Słowa zgodne z wypowiedzią Marii Ossowskiej polskiego etyka, socjologa i psychologa moralności, autorki książki" Ethos rycerski i jego odmiany,":
„Trudno wskazać drugi taki wzór o większej mocy integracyjnej, wzór, który by w takim stopniu scalił społeczeństwo, przekraczając bariery klasowe i narodowe”.

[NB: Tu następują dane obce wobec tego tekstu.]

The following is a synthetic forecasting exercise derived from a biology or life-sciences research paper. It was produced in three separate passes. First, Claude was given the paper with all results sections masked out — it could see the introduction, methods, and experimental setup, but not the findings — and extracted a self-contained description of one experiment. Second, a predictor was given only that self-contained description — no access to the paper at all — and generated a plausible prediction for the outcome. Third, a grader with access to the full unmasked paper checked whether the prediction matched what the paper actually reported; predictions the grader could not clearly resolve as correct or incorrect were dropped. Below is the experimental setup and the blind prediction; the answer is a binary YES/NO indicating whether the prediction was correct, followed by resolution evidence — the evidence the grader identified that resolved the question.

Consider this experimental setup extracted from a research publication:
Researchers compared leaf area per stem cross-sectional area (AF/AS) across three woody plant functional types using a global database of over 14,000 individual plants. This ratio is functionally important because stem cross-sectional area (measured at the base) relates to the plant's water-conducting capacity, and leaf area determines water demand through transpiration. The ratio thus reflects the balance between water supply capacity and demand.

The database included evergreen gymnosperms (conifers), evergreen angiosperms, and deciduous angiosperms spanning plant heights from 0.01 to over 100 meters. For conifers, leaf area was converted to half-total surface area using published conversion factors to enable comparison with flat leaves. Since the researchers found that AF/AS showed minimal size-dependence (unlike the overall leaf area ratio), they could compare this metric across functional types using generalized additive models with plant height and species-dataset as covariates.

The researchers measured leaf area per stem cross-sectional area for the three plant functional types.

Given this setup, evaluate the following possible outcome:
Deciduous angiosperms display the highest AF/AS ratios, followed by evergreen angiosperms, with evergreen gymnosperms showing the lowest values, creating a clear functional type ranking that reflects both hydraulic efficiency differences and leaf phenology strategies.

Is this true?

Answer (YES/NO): NO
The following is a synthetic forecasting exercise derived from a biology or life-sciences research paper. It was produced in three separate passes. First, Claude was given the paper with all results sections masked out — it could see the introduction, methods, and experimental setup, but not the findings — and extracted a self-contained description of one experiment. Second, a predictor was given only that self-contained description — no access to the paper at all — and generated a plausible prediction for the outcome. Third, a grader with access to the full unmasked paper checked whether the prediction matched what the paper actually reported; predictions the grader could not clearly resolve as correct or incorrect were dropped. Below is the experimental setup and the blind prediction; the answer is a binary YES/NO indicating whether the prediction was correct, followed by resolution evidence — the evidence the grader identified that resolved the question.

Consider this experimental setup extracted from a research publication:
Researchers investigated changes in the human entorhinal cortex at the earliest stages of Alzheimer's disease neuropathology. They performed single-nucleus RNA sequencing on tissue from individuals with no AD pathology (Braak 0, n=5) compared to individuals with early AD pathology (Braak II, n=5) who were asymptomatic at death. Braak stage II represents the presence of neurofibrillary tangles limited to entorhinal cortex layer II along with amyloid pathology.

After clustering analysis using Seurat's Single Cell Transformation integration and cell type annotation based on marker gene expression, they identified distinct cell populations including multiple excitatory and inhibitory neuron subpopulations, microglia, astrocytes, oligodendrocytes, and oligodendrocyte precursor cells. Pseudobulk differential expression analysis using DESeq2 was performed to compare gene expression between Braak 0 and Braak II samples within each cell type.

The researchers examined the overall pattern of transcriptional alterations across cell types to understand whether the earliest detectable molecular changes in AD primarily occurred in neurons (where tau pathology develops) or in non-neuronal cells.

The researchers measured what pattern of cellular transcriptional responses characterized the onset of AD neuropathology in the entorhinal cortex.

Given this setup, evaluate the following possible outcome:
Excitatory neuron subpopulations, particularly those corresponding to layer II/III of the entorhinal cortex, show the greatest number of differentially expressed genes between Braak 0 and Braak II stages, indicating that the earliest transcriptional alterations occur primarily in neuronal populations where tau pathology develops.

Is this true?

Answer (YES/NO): NO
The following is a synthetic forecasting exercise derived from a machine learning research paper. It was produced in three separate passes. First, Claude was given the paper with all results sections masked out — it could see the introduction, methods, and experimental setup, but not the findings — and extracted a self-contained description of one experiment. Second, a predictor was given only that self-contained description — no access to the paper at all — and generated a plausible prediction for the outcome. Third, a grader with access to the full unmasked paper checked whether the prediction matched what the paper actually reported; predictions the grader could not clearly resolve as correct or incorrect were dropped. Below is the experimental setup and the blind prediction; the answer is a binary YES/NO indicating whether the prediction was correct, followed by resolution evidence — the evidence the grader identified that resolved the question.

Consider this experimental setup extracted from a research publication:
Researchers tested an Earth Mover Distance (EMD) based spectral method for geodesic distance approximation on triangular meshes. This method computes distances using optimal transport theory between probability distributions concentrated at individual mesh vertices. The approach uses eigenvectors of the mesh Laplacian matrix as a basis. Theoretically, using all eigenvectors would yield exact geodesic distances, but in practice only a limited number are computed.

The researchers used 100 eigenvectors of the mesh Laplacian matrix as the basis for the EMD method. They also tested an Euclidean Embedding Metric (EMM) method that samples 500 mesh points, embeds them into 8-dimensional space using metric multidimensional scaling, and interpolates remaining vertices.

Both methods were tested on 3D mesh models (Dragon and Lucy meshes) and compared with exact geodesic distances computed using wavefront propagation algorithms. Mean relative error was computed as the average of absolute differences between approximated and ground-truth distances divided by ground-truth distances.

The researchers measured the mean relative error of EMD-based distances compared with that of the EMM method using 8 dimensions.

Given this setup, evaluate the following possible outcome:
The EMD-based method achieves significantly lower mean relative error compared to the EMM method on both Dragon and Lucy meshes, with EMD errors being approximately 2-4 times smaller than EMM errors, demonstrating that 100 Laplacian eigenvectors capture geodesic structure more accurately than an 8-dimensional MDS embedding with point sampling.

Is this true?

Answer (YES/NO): NO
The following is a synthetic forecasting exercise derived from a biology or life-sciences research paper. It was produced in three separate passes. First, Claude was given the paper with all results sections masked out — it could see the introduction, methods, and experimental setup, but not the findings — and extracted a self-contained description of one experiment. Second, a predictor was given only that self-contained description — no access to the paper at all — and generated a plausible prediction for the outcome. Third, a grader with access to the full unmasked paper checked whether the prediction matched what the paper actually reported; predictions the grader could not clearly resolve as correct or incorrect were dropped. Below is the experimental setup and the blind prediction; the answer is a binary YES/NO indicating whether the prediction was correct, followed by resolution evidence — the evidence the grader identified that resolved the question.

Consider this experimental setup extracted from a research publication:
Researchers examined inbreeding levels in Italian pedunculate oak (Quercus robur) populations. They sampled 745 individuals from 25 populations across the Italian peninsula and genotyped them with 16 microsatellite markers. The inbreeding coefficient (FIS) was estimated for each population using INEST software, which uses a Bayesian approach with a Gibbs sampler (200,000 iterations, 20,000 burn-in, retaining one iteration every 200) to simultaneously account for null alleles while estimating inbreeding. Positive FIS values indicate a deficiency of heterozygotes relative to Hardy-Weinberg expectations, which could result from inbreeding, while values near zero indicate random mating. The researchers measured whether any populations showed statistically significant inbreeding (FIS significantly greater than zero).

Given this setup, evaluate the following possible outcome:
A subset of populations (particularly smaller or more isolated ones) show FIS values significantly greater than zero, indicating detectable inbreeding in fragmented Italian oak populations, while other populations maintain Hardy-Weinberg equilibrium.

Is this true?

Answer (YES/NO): NO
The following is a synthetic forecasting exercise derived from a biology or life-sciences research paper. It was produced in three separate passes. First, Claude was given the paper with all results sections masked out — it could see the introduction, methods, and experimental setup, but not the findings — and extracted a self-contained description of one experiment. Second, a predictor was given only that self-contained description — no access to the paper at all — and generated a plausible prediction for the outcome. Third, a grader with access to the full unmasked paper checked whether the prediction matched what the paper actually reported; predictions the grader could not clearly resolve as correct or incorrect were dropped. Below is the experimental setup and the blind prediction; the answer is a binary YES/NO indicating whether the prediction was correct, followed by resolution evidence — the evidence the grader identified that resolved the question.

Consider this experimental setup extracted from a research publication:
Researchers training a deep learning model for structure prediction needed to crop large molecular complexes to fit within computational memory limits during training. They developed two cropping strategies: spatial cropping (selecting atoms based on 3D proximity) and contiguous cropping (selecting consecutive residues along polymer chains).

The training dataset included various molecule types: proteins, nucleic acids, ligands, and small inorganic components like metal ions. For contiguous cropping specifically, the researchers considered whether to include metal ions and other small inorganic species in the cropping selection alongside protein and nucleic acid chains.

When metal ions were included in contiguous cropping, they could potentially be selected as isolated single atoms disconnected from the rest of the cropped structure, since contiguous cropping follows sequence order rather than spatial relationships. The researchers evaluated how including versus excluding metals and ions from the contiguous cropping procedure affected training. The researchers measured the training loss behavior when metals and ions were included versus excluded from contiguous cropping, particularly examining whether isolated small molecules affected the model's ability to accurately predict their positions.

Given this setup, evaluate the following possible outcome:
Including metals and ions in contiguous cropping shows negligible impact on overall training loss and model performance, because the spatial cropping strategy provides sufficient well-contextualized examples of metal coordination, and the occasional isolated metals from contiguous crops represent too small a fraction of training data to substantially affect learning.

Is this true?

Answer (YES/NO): NO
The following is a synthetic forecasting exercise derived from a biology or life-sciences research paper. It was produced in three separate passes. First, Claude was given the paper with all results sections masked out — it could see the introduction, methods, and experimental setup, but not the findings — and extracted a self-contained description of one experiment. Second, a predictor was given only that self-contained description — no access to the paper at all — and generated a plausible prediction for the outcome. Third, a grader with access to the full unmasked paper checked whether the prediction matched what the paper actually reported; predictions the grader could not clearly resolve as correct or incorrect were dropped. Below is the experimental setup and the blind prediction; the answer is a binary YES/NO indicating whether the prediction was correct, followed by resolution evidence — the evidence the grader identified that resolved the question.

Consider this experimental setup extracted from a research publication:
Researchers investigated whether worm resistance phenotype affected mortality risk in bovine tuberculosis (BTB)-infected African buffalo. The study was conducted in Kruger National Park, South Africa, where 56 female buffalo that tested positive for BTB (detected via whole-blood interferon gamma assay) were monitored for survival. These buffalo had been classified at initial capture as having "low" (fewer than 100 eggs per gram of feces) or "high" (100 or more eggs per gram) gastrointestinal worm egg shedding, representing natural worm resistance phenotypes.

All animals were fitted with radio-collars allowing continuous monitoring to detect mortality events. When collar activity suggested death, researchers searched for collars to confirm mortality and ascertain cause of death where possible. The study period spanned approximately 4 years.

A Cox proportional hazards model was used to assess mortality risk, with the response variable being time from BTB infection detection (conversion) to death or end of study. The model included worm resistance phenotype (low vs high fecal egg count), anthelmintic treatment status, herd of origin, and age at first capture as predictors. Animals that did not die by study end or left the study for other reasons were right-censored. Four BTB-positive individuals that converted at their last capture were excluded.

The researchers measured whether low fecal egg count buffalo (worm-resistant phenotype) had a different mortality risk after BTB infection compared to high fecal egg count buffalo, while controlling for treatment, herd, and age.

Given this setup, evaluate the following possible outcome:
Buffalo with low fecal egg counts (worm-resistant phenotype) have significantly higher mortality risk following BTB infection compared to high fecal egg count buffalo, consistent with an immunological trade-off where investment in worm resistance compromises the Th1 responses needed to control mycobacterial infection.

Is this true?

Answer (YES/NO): YES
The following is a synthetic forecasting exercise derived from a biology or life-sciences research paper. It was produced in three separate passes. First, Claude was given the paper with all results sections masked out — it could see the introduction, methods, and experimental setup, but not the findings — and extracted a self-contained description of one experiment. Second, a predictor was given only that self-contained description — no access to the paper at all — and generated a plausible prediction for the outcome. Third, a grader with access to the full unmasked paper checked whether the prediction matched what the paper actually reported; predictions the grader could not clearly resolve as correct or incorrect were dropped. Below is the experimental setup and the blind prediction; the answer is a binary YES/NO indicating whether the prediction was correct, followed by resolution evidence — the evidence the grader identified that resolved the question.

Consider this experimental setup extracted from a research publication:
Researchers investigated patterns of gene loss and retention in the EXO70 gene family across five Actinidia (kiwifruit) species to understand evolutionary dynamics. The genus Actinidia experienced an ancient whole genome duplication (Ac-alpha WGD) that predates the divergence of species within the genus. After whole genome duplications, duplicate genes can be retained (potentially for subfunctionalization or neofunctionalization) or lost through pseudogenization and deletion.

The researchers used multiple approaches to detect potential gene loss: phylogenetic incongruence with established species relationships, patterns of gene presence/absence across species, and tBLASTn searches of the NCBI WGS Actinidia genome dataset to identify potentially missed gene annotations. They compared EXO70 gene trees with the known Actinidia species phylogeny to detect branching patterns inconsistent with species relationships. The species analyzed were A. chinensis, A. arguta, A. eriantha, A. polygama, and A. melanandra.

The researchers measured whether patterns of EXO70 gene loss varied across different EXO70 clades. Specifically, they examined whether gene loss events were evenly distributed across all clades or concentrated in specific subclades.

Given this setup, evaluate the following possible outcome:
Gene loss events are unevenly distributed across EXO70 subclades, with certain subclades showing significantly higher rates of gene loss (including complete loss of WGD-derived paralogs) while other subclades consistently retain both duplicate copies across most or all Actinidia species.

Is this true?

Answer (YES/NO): YES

W mrocznych czasach niewoli ( zaborów ) po ukazaniu się Trylogii Stanisław Witkiewicz napisał:
„Naród jak człowiek, żeby żyć i działać, musi mieć nienaruszoną elementarną siłę życia (...), przez którą wierzy się w siebie na przekór złemu losowi, klęskom, poniżeniu, niewoli. (...) Z powieści Sienkiewicza (...) buchnęła elementarna siła narodowego życia z taką mocą sugestywną, że ludzie wątpiący ocknęli się i kajali za swoją niewiarę (...). A lud czyta je i czuje w nich tętno swego serca”.
Chociaż dzisiaj doczekaliśmy się w Polsce czasów, gdy Sienkiewicz nie jest już autorem czytanym, to jego literackie dziedzictwo jest w polskiej kulturze żywe (już nie bezpośrednio) za pośrednictwem twórców, których autor Trylogii zdążył jeszcze zainspirować.
Cóż mogę jeszcze dodać?
To powieść o prawdziwej przyjaźni , przygodzie i przemianie.
Optymizm tej powieści płynie między innymi stąd, że wszelkie ludzkie błędy dają się naprawić. Poza tym wciąga swoim humorem i dialogami oraz niesamowicie barwnym malowniczym opisem i plastycznością obrazów gdzie „widzisz, słyszysz, dotykasz i czujesz”.
W czasach obecnych, kiedy„zapomnieli już ludzie śmiać się w tej Rzeczypospolitej, jeno jęczą jak ten wicher w kominie” [Ogniem i Mieczem tom II ,188]. , kiedy bardziej przemawia do młodych pokoleń obraz niż słowo – pomimo, warto po Trylogię sięgnąć, na nowo -
DLA POKRZEPIENIA SERC.
Dziś, jak nigdy znów znaczenia i wartości nabierają słowa skierowane do przyszłych pokoleń, które wygłosił Onufry Zagłoba, a brzmią one następująco:
Mości panowie! na cześć onych przyszłych pokoleń! Niechże im Bóg błogosławi i pozwoli ustrzec tej spuścizny, którą im odrestaurowaną naszym trudem, naszym potem i naszą krwią, zostawujem.
Niech, gdy ciężkie czasy nadejdą, wspomną na nas i nie desperują nigdy, bacząc na to, że nie masz takowych terminów, z których by się viribus unitis (łac. wspólnymi siłami) przy Boskich auxiliach (łac. pomocy) podnieść nie można.